Here lies the body of Mary Ann Bent,
She kicked up her heels, and away she went.
What do people say about you?
What will they say when you’re no longer around?
Did you ever have secret names for people when you were a child? My siblings and I used to call one neighbour “Mrs Dominoes and Solitaire”, because she once babysat for us and in an attempt to reassure my mother of her ability to look after us she asserted in a cut-glass voice, “Oh, everything will be just fine: I have dominoes and solitaire!” The name summed up beautifully for us her complete lack of understanding of us children together with her not entirely successful air of upper class respectability.
People reveal themselves by what they say. I used to perform around the country with a musician from Stoke on Trent, and whenever we visited a new town, he would ask, “What do people do here?” To someone like me who came from Surrey the question was a mystery. Surely a town had doctors, postmen, lawyers, nurses, teachers and the rest – just like any other town? I had a sort of Mr Bun the Baker “Happy Families” idea of what comprised a town; I never thought about where the money came from to support all those jobs. My friend wanted to know how the economy worked, what industries supported people: coming from the Potteries, he knew about industries in decline and wanted to know how people got by.

:::::

Directions
(A) Using the passage on what people say, decide whether each statement agrees with it, answering yes or no and quoting the words that settle it: (i) the musician the writer performed with came from Stoke on Trent; (ii) the neighbor once babysat for the writer and the siblings; (iii) the writer grew up in the Potteries.
(B) Reproduce everything in the passage on what people say from "Here lies the" down to "no longer around?".
Nothing in the listing is needed for this work.

:::::

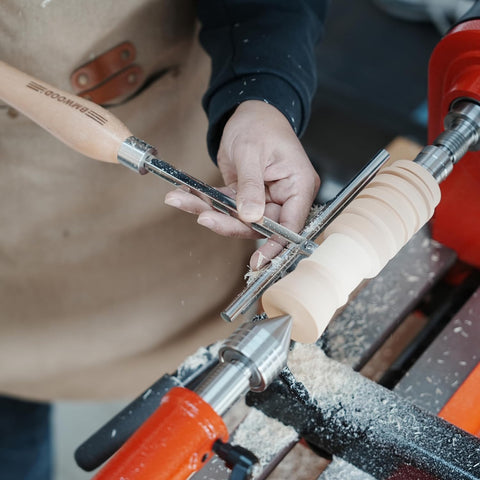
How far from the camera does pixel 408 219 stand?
590 mm

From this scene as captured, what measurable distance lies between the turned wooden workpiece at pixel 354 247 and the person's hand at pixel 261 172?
3.9 inches

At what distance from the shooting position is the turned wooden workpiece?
51 centimetres

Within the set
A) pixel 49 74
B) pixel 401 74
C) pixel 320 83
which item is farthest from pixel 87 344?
pixel 401 74

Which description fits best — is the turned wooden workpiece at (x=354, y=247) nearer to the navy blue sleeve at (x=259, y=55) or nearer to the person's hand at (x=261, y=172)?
the person's hand at (x=261, y=172)

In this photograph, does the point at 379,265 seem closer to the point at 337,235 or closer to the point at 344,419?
the point at 337,235

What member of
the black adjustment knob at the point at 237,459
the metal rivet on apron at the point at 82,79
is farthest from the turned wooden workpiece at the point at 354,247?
the metal rivet on apron at the point at 82,79

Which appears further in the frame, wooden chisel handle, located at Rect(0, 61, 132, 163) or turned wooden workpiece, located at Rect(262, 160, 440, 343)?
wooden chisel handle, located at Rect(0, 61, 132, 163)

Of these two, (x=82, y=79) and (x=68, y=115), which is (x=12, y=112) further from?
(x=68, y=115)

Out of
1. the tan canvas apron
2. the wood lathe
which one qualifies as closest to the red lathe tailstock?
the wood lathe

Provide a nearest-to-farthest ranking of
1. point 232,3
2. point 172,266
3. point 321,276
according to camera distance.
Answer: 1. point 321,276
2. point 232,3
3. point 172,266

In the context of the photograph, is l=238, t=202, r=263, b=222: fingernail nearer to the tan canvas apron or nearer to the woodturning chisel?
the woodturning chisel

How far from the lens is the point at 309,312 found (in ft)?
1.65

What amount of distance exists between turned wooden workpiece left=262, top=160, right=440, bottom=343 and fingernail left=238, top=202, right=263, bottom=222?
0.07 m

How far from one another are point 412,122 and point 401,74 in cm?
21
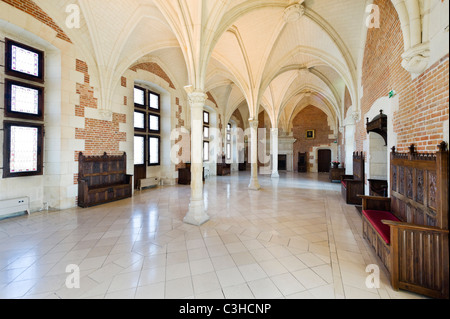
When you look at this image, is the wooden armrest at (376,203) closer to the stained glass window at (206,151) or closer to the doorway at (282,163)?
the stained glass window at (206,151)

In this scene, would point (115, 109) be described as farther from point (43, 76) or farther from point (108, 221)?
point (108, 221)

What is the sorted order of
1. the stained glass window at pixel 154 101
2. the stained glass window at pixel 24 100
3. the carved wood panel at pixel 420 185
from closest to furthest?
the carved wood panel at pixel 420 185
the stained glass window at pixel 24 100
the stained glass window at pixel 154 101

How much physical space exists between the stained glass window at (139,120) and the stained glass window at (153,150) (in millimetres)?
671

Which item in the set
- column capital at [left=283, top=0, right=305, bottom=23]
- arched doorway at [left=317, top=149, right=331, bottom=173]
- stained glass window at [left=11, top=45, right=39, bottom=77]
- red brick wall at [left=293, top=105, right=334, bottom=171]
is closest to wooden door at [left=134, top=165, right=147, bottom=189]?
A: stained glass window at [left=11, top=45, right=39, bottom=77]

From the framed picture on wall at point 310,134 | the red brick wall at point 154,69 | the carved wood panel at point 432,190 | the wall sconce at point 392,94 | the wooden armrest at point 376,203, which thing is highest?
the red brick wall at point 154,69

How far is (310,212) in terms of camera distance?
4.59 meters

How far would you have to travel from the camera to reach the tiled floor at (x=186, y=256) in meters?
1.89

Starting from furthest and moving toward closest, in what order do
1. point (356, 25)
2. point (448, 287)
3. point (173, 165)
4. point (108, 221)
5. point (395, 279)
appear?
point (173, 165)
point (356, 25)
point (108, 221)
point (395, 279)
point (448, 287)

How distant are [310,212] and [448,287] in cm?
289

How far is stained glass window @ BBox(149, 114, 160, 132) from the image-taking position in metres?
8.30

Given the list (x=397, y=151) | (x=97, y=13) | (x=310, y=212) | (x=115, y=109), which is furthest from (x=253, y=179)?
(x=97, y=13)

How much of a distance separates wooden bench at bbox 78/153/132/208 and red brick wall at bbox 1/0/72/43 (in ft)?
10.3

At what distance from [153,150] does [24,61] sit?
4.68 metres

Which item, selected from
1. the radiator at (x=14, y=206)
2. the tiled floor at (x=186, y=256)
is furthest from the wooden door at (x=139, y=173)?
the radiator at (x=14, y=206)
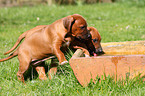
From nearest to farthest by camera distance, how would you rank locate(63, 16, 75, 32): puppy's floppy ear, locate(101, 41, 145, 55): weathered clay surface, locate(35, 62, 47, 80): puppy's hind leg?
1. locate(63, 16, 75, 32): puppy's floppy ear
2. locate(35, 62, 47, 80): puppy's hind leg
3. locate(101, 41, 145, 55): weathered clay surface

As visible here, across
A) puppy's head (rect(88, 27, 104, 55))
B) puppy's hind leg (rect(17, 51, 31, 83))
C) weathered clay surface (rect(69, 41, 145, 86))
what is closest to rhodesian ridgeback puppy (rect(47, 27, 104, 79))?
puppy's head (rect(88, 27, 104, 55))

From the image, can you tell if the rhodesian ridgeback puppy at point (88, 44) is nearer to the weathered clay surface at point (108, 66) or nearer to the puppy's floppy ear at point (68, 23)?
the puppy's floppy ear at point (68, 23)

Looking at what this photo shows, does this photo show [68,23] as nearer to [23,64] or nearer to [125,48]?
[23,64]

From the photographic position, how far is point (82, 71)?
3.09 metres

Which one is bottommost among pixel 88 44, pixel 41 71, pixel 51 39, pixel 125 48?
pixel 41 71

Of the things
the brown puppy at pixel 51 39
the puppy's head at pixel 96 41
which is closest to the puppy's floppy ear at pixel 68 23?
the brown puppy at pixel 51 39

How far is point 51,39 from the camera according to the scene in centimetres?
355

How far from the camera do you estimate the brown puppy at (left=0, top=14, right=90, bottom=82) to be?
3.44 meters

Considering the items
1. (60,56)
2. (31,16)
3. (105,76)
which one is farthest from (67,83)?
(31,16)

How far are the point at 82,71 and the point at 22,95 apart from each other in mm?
953

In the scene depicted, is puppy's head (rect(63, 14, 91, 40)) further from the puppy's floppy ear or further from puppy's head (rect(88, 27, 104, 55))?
puppy's head (rect(88, 27, 104, 55))

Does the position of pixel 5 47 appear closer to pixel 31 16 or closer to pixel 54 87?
pixel 54 87

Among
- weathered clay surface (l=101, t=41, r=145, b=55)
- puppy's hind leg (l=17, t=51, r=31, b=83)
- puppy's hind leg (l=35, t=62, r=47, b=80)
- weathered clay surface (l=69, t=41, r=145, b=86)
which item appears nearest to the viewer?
weathered clay surface (l=69, t=41, r=145, b=86)

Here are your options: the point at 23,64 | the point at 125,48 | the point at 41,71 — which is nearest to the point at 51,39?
the point at 23,64
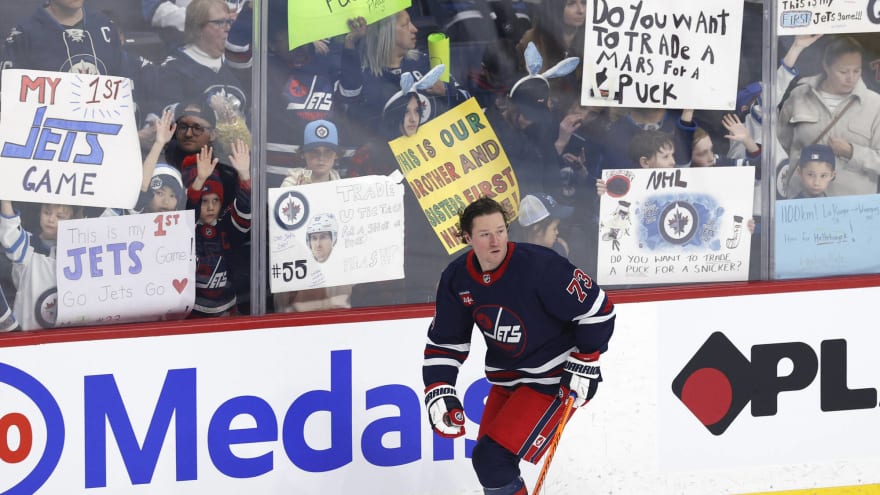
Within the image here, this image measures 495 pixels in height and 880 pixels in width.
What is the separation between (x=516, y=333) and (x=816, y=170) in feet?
5.49

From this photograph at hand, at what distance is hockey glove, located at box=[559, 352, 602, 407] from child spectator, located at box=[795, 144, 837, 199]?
1488 millimetres

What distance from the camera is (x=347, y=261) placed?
3.97m

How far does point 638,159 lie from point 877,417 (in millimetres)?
1321

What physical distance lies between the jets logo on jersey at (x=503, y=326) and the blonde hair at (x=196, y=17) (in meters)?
1.30

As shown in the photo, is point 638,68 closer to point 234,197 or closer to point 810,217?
point 810,217

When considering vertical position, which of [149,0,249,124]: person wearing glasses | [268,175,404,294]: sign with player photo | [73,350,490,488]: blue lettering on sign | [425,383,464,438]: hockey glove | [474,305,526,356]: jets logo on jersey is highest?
[149,0,249,124]: person wearing glasses

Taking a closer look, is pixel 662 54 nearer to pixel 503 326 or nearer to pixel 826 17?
pixel 826 17

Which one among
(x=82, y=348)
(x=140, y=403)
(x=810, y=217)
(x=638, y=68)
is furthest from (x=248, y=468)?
(x=810, y=217)

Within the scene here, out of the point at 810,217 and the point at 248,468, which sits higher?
the point at 810,217

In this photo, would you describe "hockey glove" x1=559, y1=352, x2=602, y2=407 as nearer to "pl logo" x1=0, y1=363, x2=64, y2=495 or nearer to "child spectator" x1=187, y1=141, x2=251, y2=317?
"child spectator" x1=187, y1=141, x2=251, y2=317

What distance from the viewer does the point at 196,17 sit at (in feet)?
12.1

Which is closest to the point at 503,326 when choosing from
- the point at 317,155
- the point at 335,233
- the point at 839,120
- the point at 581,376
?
the point at 581,376

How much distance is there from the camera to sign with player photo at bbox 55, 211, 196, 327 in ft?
12.0

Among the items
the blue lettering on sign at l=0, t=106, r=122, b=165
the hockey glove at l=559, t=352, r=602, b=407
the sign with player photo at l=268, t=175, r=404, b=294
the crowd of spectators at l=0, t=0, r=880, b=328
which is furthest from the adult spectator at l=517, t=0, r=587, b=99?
the blue lettering on sign at l=0, t=106, r=122, b=165
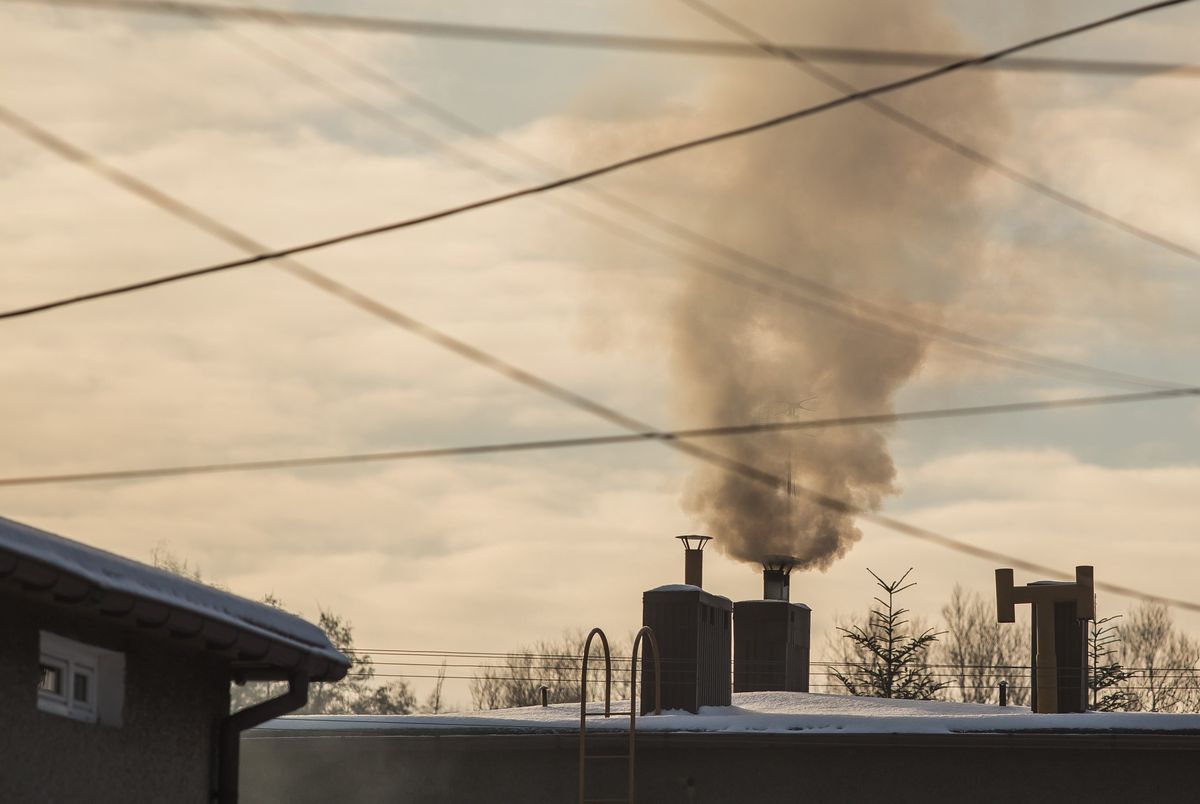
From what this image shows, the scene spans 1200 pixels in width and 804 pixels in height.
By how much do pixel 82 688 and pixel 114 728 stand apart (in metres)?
0.34

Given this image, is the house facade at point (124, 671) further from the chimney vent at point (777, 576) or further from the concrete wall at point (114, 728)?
the chimney vent at point (777, 576)

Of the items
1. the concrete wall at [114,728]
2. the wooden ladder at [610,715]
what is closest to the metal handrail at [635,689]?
the wooden ladder at [610,715]

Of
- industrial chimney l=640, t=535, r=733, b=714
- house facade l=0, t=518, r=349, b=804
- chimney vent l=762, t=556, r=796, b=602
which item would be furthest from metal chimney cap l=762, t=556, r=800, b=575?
house facade l=0, t=518, r=349, b=804

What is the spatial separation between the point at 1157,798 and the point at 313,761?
9372mm

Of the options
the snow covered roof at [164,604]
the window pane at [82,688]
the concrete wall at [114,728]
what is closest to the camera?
the snow covered roof at [164,604]

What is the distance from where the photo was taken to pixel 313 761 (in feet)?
66.5

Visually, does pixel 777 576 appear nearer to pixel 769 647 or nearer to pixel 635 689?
pixel 769 647

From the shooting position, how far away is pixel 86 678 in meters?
11.1

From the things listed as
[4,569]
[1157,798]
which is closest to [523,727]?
[1157,798]

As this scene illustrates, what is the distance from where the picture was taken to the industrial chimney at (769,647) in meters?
27.1

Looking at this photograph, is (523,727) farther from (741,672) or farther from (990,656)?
(990,656)

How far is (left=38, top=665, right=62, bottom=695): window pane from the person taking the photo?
10789 millimetres

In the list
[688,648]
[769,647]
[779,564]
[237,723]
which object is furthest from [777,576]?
[237,723]

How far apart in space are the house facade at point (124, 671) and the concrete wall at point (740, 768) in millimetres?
6935
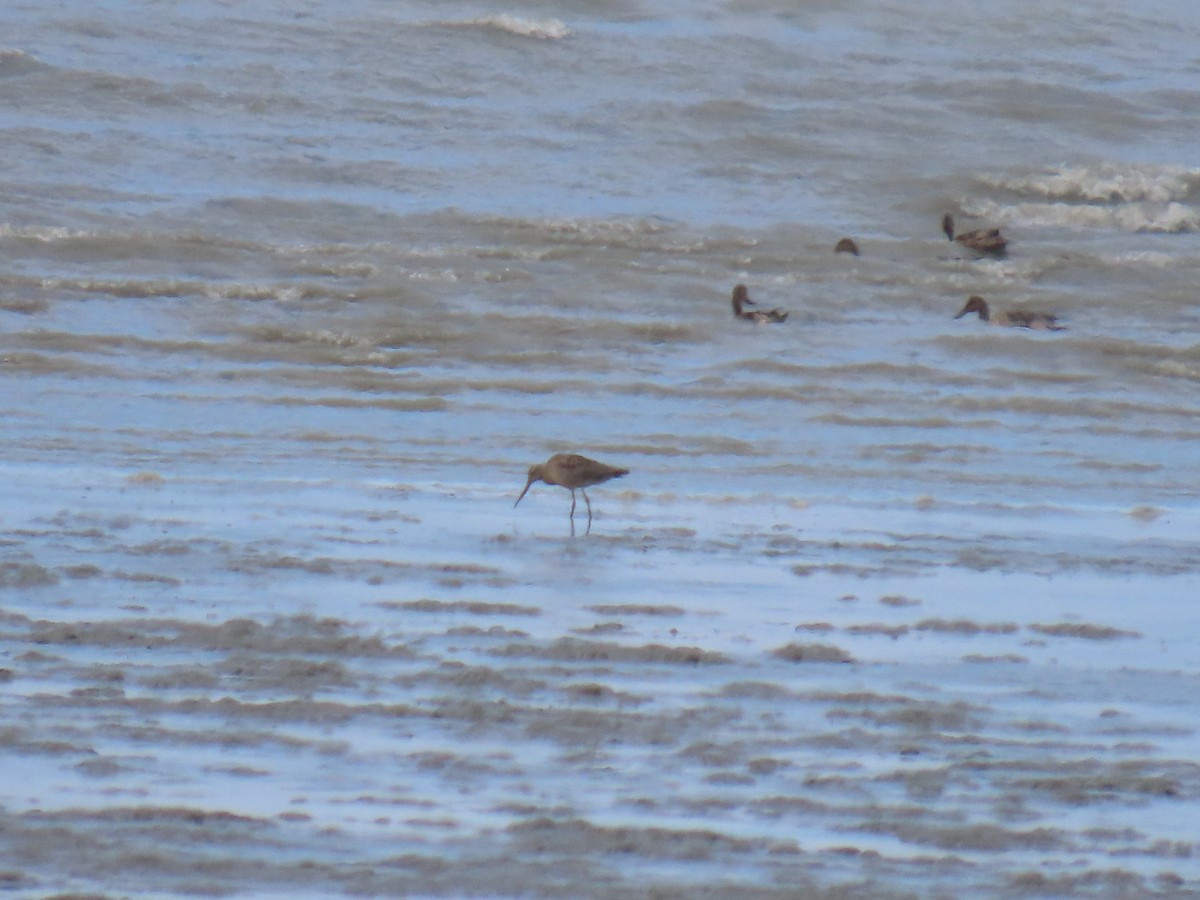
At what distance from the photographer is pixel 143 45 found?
21609 millimetres

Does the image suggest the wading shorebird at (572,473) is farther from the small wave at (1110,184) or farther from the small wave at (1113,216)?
the small wave at (1110,184)

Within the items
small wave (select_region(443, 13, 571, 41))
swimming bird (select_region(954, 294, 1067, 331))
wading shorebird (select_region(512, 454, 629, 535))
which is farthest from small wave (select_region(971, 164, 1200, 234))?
wading shorebird (select_region(512, 454, 629, 535))

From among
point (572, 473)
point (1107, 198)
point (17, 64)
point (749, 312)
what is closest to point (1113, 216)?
point (1107, 198)

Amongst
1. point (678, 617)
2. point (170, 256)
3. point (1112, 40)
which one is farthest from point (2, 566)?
point (1112, 40)

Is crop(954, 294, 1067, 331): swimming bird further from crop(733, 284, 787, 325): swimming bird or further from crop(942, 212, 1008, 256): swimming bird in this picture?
crop(942, 212, 1008, 256): swimming bird

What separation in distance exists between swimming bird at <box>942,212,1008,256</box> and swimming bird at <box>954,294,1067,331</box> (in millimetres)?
2135

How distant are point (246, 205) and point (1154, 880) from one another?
46.1 ft

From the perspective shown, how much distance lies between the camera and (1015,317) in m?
14.2

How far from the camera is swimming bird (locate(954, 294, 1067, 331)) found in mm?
14133

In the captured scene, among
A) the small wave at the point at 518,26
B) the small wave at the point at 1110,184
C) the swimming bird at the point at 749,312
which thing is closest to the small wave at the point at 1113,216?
the small wave at the point at 1110,184

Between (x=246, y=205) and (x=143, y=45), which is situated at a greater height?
(x=143, y=45)

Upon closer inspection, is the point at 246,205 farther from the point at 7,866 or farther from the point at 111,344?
the point at 7,866

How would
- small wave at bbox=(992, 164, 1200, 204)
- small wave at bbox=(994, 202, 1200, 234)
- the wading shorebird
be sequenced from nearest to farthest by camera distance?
the wading shorebird
small wave at bbox=(994, 202, 1200, 234)
small wave at bbox=(992, 164, 1200, 204)

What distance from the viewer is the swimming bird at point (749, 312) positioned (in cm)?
1373
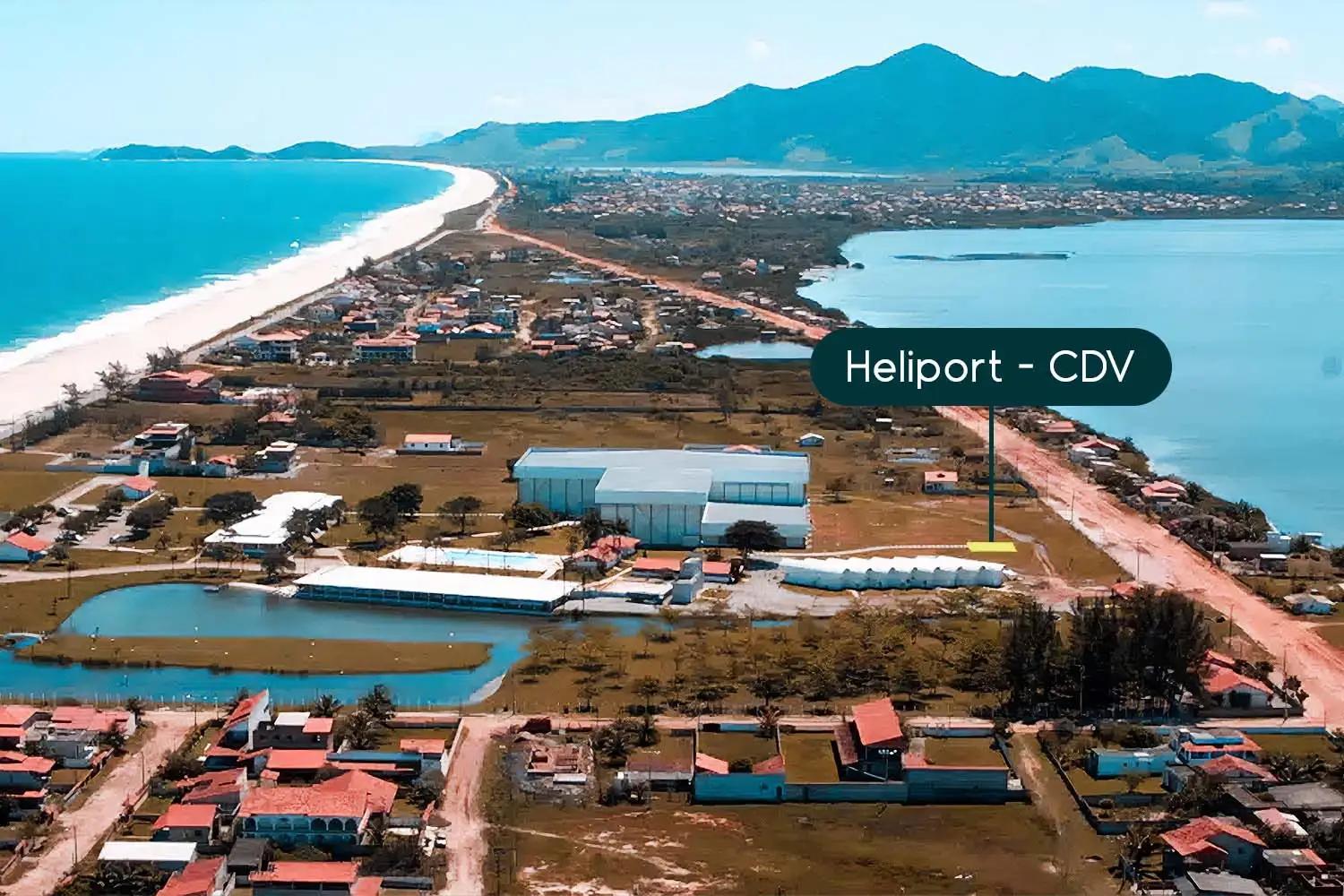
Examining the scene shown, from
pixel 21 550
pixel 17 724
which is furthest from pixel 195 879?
pixel 21 550

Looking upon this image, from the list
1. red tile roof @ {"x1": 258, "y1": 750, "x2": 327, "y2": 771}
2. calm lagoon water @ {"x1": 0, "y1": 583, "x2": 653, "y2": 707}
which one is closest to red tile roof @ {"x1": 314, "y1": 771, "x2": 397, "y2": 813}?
red tile roof @ {"x1": 258, "y1": 750, "x2": 327, "y2": 771}

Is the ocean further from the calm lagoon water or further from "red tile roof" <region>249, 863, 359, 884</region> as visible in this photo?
"red tile roof" <region>249, 863, 359, 884</region>

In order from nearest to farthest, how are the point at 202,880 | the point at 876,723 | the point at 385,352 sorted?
the point at 202,880 < the point at 876,723 < the point at 385,352

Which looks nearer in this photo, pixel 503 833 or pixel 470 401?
pixel 503 833

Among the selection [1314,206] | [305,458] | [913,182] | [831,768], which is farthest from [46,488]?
[913,182]

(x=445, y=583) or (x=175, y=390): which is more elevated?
(x=175, y=390)

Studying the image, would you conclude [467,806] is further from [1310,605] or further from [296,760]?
[1310,605]

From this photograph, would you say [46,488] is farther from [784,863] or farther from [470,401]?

:::::

Expected outputs
(A)
(i) Yes: "a musician from Stoke on Trent"
(ii) Yes: "she once babysat for us"
(iii) No: "To someone like me who came from Surrey"

(B)
Here lies the body of Mary Ann Bent,
She kicked up her heels, and away she went.
What do people say about you?
What will they say when you’re no longer around?